Rega runs 14 helicopter bases, staffed day and night, spread so a crew can reach almost anywhere in Switzerland within 15 minutes. Its fleet of about 20 helicopters and three jets flew close to 20,000 missions in 2024 and carried 12,847 patients, around 35 people a day. You call one number, 1414, and the nearest crew is in the air.
One helicopter trip costs about 4,500 francs, close to 6,000 dollars. If the patient gave their 40 francs, Rega usually covers whatever their insurance refuses to pay. Last year it wrote off more than 14 million francs for its supporters. And because that 40 francs counts as a gift rather than insurance, there is no fine print, and nobody gets turned away over a condition they already had.
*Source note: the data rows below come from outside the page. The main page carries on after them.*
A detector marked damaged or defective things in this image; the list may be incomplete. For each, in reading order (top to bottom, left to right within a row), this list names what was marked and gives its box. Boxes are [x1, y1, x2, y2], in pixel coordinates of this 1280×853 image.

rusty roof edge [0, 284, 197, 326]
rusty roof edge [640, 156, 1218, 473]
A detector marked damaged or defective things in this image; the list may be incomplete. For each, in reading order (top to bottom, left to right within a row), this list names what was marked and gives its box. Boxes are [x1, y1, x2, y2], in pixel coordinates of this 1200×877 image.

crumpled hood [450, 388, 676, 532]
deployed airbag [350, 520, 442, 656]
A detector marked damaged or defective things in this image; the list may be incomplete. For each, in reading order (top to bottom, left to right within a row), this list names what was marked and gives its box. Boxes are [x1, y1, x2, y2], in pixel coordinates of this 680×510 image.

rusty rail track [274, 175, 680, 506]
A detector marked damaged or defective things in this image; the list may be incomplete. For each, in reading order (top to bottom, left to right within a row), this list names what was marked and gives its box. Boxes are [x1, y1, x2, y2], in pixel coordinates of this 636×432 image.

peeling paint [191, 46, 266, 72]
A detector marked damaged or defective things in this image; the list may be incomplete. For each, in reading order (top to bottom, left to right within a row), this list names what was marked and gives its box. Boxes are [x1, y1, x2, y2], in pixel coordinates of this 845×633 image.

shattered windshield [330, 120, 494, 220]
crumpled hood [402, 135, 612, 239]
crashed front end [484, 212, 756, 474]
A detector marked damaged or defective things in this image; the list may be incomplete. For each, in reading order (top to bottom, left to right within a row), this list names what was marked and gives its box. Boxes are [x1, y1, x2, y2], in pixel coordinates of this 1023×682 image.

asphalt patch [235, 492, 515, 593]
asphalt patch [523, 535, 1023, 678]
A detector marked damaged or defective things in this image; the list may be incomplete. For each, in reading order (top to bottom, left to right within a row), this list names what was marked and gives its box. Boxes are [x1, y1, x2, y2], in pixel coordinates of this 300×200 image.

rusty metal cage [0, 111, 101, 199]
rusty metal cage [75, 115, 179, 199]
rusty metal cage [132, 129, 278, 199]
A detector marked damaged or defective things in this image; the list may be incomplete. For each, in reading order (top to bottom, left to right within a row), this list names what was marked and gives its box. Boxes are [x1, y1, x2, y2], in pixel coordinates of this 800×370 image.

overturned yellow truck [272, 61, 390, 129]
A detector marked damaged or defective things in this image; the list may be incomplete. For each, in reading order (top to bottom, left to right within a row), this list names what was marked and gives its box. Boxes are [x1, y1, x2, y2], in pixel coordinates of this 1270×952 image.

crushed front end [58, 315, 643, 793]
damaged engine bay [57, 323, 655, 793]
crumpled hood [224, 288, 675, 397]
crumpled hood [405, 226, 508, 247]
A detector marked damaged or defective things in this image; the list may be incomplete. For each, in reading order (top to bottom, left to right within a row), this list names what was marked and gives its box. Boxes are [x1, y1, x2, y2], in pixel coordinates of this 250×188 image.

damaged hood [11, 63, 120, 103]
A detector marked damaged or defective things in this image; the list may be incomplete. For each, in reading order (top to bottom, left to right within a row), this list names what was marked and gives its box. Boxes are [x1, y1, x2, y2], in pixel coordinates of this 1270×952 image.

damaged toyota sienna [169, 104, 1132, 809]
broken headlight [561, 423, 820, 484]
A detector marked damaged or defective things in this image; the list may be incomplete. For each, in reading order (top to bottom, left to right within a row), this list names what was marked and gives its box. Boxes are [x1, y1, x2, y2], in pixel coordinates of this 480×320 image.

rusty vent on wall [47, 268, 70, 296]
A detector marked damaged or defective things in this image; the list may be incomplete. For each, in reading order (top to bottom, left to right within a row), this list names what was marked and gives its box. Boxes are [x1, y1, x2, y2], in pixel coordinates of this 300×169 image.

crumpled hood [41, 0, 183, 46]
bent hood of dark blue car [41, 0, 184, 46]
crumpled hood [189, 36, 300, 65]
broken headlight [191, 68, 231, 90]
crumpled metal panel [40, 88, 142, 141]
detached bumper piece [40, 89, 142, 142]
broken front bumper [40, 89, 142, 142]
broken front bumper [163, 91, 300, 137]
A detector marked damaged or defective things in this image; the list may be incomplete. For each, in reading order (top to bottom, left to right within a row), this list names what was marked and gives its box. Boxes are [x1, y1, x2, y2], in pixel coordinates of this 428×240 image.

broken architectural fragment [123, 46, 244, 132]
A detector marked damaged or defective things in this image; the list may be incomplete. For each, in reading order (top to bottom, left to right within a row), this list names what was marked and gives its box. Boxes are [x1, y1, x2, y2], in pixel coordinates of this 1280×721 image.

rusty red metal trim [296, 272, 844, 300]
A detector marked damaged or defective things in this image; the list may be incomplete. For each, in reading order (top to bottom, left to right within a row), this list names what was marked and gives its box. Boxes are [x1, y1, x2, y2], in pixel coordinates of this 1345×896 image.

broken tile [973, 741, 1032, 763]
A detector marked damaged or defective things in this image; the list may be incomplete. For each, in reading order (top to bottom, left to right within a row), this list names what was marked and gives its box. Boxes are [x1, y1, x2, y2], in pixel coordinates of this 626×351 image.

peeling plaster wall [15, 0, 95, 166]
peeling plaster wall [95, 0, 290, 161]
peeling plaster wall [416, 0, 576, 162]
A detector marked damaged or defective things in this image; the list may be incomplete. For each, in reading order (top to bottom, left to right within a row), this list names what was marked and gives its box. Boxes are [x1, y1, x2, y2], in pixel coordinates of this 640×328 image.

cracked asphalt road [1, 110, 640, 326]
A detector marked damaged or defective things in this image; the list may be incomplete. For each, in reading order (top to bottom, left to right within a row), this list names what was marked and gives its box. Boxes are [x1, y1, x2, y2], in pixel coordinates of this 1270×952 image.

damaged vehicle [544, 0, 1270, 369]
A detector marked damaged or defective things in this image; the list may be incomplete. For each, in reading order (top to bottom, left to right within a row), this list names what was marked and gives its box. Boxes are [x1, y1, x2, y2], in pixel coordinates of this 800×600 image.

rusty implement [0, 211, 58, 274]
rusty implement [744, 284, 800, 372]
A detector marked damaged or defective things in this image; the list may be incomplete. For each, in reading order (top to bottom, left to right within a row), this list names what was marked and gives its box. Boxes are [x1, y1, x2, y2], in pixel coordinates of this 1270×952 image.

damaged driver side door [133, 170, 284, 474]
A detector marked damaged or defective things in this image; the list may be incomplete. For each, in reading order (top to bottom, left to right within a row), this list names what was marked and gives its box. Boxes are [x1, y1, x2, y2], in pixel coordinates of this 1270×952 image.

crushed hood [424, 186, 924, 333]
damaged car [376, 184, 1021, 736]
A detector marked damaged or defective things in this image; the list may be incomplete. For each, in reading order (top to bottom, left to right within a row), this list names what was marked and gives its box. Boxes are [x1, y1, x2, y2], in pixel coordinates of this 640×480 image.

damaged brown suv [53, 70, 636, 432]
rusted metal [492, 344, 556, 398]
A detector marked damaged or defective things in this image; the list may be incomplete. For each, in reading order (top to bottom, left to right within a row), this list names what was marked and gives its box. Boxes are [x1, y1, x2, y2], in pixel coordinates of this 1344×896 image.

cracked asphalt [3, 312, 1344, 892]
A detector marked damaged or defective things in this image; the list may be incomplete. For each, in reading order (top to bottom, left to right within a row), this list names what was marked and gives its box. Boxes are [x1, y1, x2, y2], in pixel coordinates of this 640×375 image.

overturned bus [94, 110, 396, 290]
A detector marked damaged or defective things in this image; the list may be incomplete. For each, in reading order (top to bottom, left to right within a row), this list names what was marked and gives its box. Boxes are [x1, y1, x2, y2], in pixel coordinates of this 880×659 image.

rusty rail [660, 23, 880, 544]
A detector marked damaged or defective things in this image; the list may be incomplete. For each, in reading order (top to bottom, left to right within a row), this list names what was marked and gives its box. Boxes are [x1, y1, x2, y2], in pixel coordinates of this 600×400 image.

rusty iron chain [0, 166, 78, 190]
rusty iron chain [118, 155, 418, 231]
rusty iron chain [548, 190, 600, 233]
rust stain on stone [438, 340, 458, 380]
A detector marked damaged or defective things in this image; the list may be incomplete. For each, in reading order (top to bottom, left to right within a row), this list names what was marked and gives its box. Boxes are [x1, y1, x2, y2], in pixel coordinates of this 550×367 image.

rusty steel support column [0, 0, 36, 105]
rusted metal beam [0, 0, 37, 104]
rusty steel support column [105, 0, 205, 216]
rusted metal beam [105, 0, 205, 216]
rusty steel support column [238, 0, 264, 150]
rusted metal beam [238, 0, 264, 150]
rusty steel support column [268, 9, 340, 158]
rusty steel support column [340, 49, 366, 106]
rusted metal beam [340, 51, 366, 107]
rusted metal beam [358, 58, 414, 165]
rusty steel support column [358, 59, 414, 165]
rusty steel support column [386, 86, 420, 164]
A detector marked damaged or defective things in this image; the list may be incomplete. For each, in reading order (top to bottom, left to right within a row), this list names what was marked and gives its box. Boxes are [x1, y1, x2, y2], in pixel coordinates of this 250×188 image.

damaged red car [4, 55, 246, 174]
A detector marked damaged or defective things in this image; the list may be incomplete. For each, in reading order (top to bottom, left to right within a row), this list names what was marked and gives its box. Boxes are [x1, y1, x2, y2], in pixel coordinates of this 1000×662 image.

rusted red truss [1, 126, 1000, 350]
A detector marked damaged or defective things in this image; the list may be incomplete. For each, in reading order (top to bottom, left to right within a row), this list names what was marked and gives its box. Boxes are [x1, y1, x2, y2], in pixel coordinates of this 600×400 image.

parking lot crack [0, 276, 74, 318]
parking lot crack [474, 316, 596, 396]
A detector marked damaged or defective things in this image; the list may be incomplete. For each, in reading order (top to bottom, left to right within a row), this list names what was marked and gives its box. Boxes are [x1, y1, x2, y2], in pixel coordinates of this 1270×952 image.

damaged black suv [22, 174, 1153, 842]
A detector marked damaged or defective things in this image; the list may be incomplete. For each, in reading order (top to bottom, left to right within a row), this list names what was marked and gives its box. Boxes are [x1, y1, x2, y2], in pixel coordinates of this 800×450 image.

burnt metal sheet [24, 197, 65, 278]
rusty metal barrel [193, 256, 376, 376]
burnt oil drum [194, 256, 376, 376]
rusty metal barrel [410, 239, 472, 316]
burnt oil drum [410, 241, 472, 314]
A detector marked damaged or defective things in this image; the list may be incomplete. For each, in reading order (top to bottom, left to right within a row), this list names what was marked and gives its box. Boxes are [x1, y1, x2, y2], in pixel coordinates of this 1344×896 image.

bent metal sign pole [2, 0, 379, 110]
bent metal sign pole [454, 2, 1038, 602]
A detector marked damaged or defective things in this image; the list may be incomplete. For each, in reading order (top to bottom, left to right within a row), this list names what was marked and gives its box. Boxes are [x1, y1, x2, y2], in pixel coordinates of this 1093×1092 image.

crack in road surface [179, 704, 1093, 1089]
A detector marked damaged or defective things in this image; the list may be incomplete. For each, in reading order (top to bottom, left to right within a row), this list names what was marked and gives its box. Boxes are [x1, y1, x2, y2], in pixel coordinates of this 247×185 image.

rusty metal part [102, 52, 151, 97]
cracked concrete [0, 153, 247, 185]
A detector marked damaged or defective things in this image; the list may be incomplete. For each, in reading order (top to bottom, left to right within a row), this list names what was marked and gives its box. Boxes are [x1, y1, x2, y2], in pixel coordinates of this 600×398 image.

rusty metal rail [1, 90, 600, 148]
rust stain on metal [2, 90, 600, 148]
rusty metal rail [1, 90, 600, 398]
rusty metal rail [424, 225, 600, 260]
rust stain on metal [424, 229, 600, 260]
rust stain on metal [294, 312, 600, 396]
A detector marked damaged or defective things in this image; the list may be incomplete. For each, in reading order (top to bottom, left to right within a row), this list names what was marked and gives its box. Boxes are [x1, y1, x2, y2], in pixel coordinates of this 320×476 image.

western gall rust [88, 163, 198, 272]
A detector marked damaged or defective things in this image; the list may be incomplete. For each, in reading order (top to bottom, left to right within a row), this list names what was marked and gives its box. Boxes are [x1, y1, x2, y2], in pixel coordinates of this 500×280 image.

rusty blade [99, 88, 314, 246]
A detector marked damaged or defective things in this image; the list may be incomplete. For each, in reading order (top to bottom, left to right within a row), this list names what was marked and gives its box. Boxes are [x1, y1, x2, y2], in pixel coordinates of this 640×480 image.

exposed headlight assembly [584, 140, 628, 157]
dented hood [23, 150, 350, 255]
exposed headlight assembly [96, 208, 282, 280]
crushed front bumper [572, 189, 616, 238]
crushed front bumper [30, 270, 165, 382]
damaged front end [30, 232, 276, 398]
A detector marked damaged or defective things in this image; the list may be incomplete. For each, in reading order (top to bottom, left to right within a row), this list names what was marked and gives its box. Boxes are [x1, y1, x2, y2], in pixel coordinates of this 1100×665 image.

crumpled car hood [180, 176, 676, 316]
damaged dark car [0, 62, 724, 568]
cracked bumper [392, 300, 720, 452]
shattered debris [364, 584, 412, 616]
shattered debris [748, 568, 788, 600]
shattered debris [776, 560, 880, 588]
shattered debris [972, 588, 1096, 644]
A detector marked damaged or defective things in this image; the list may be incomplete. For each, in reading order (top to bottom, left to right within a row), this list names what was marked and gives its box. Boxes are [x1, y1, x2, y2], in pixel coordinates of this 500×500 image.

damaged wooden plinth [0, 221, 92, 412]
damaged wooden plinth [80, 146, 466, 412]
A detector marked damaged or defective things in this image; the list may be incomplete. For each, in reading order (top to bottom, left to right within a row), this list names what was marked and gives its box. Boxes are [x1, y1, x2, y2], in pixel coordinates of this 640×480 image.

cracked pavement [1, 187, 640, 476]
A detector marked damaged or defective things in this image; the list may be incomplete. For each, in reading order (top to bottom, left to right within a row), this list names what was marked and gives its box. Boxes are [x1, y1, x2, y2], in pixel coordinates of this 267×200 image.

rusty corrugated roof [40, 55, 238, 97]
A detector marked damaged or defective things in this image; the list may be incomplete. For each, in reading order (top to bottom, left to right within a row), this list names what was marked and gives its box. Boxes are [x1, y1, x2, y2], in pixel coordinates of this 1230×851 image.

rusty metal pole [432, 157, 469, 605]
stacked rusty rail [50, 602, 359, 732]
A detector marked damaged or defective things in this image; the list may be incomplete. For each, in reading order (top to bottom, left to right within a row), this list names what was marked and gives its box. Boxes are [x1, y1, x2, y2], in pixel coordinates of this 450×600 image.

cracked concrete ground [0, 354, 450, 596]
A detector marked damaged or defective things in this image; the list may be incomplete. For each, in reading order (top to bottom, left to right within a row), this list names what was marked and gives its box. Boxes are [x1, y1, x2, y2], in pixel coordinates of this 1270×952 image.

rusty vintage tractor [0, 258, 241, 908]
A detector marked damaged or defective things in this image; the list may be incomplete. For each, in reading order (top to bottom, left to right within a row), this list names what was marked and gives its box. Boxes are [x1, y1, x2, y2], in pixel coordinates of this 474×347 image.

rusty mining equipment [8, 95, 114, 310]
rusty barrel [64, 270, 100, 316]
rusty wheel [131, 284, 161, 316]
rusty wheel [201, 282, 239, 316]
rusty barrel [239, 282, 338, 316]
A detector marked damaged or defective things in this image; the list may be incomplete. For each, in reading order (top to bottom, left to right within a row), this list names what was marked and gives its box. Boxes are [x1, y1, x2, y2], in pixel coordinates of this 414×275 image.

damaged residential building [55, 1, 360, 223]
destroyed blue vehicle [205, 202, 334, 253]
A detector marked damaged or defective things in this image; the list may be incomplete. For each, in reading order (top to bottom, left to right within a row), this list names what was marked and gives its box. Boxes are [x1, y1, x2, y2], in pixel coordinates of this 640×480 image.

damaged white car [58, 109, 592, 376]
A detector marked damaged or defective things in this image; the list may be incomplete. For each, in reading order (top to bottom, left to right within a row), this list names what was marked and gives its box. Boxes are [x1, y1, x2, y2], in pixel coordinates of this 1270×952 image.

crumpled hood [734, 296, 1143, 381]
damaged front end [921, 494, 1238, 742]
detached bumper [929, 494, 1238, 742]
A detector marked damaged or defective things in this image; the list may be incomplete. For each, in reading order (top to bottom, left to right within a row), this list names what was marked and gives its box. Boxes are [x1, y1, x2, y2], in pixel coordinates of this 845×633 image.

The hospital in St. Gallen, the one in the clip, sits at the bottom of a valley, so the helicopter cannot ease in low and flat. It has to come down almost straight, much steeper than most rooftops ever call for. On the busiest days one lands there every 15 minutes or so. The aircraft helps the pilot with an autopilot and a satellite-guided approach that holds it steady on the way down. And nearly half of these flights are for sudden illness, a heart attack or a stroke, where a road ambulance would be too slow.
So the smooth landing everyone is admiring is three things at once: years of training, a hospital boxed into a valley, and a rescue service most countries pay for through taxes. Switzerland pays for it with regular people, each chipping in about the price of one dinner a year.